"""
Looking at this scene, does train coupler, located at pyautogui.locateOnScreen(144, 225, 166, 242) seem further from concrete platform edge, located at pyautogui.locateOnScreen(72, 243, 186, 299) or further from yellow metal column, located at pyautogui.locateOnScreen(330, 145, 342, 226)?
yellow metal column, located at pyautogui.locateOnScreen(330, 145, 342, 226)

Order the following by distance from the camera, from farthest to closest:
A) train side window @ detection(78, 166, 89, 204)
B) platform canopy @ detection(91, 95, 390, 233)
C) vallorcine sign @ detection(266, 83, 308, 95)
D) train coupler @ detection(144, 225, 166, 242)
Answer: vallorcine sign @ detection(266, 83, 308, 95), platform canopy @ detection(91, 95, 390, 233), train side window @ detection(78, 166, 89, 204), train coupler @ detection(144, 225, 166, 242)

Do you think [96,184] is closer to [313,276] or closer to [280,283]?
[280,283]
"""
* **Problem**
Starting with the line containing "Order the following" and going on through the last line, write those lines again with "camera" replaced by "viewer". Leave everything else unchanged.

* **Completed exercise**
Order the following by distance from the viewer, from farthest to closest:
A) train side window @ detection(78, 166, 89, 204)
B) platform canopy @ detection(91, 95, 390, 233)
C) vallorcine sign @ detection(266, 83, 308, 95)
D) train coupler @ detection(144, 225, 166, 242)
Answer: vallorcine sign @ detection(266, 83, 308, 95), platform canopy @ detection(91, 95, 390, 233), train side window @ detection(78, 166, 89, 204), train coupler @ detection(144, 225, 166, 242)

Do you think [96,184] is closer to [313,276] or closer to [280,283]?
[280,283]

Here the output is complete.